In this assignment, you will develop an environment-based interpreter to replace the substitution-based interpreter defined in class. You will also practice proving your functional programs are correct. You will do this assignment individually.

Note: You can do Parts 1 and 2 in either order (or switch back and forth). You do not need to complete Part 1 before beginning Part 2.

Getting Started

Download the code here. Unzip and untar it:

$ tar xfz a4.tgz
You should see:

  • A collection of .ml and .mli files
  • a Makefile
  • proofs.txt

A few important things to remember before you start:

  • This assignment must be done individually.
  • As in the previous assignment, all of your programs must compile. Programs that do not compile will receive an automatic zero. Make sure that the functions you are asked to write have the correct names and the number and type of arguments specified in the assignment.
  • In this problem set, it is important to use good style (style will factor in to your grade). Style is naturally subjective, but the COS 326 style guide provides some good rules of thumb. As always, think first; write second; test and revise third. Aim for elegance.

Part 1: Environment-based Evaluator

In class, we developed a substitution-based interpreter in OCaml. We also discussed the fact that while substitution makes for a good theoretical model of how OCaml programs evaluate, practical implementations use an environment-based model of execution. Fortunately, the two models coincide, so you can safely use substitution to reason about your programs while your compiler uses environments to implement them.

In this part of the assignment, you will implement an environment-based interpreter for a simplified OCaml-like language. In your tar file, you should find the following files:

  • Syntax.ml: The datatype which defines the abstract syntax of the language you will be evaluating. The language contains integers, pairs, lists, and recursive functions. This file also contains a definition of environments and a few small functions you must complete.
  • EvalSubst.ml: A substitution-based interpreter. We have partially implemented a substitution-based interpreter for you.

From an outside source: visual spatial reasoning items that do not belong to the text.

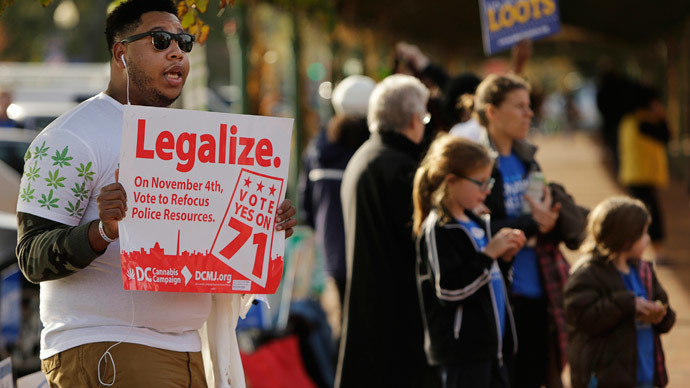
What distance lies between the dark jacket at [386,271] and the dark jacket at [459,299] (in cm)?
53

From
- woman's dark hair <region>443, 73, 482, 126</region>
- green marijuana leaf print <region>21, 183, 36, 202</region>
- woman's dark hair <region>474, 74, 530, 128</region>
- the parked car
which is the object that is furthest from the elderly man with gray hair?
green marijuana leaf print <region>21, 183, 36, 202</region>

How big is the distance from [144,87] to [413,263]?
2363mm

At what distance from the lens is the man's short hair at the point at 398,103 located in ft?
16.6

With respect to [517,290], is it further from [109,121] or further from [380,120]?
[109,121]

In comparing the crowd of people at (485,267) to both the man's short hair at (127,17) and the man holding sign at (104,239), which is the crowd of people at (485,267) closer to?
the man holding sign at (104,239)

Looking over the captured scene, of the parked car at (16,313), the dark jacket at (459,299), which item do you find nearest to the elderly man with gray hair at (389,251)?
the dark jacket at (459,299)

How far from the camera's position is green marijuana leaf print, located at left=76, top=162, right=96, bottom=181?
111 inches

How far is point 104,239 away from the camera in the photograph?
270cm

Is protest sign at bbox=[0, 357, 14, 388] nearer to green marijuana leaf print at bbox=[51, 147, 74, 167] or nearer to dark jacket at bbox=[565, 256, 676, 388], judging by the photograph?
green marijuana leaf print at bbox=[51, 147, 74, 167]

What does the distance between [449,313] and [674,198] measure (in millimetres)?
15065

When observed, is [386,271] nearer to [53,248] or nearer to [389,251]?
[389,251]

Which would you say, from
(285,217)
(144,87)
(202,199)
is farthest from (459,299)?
(144,87)

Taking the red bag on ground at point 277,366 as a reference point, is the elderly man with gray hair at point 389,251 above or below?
above

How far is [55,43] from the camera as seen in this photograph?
121 feet
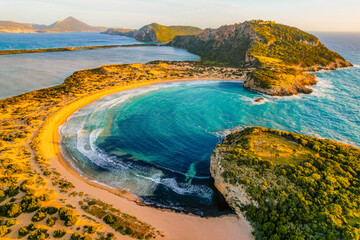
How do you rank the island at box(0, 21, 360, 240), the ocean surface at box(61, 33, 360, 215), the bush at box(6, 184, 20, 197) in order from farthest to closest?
the ocean surface at box(61, 33, 360, 215) < the bush at box(6, 184, 20, 197) < the island at box(0, 21, 360, 240)

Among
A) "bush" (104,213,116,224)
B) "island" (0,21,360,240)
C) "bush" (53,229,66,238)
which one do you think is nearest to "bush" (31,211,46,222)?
"island" (0,21,360,240)

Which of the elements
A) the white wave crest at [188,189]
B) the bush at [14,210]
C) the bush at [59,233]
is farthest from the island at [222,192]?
the white wave crest at [188,189]

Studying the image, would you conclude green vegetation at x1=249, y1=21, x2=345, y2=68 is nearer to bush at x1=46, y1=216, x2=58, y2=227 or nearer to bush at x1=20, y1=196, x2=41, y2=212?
bush at x1=46, y1=216, x2=58, y2=227

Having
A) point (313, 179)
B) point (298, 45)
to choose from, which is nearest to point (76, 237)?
point (313, 179)

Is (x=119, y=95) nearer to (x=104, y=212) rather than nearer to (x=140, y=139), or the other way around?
(x=140, y=139)

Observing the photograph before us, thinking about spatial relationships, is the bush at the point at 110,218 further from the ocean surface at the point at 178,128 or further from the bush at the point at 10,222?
the bush at the point at 10,222

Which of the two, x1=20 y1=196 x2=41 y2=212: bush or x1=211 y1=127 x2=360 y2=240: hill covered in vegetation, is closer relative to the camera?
x1=211 y1=127 x2=360 y2=240: hill covered in vegetation
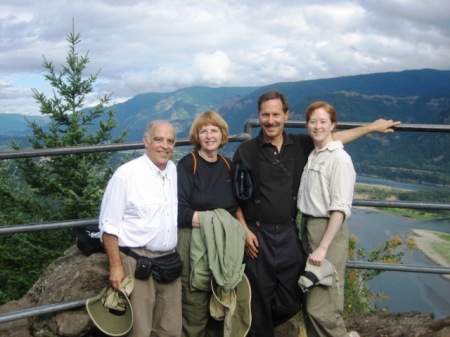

This is to give you a (partial) reference implementation that you can look at and to ensure that you understand the semantics of recursive functions, variables, let expressions, etc. YOU DO NOT HAVE TO IMPLEMENT ANY MORE OF THIS INTERPRETER. (You can for fun, of course.)
  • EvalEnv.ml: An environment-based interpreter. In this interpreter, variable bindings are stored in an environment. When we encounter a variable in our code, we look up the value of the variable in the environment. In addition, to evaluate a recursive function definition, we create a closure, which is effectively a pair of the recursive function definition and its environment.
  • EvalUtil.ml: A couple of utilities shared between both the substitution-based interpreter and the environment-based interpreter.
  • Testing.ml: A small collection of test cases. You will have to edit this file to add a few additional test cases (and then as many more as you want to test your code).
  • Printing.ml: Some pretty-printing routines. You do not have to touch this file.
  • Main.ml: A driver that runs the test cases. It is set up to test EvalEnv. Change one line to test EvalSubst, the substitution-based interpreter.

Prelude

It is a good idea to begin by familiarizing yourself with the code before you start writing any new code yourself.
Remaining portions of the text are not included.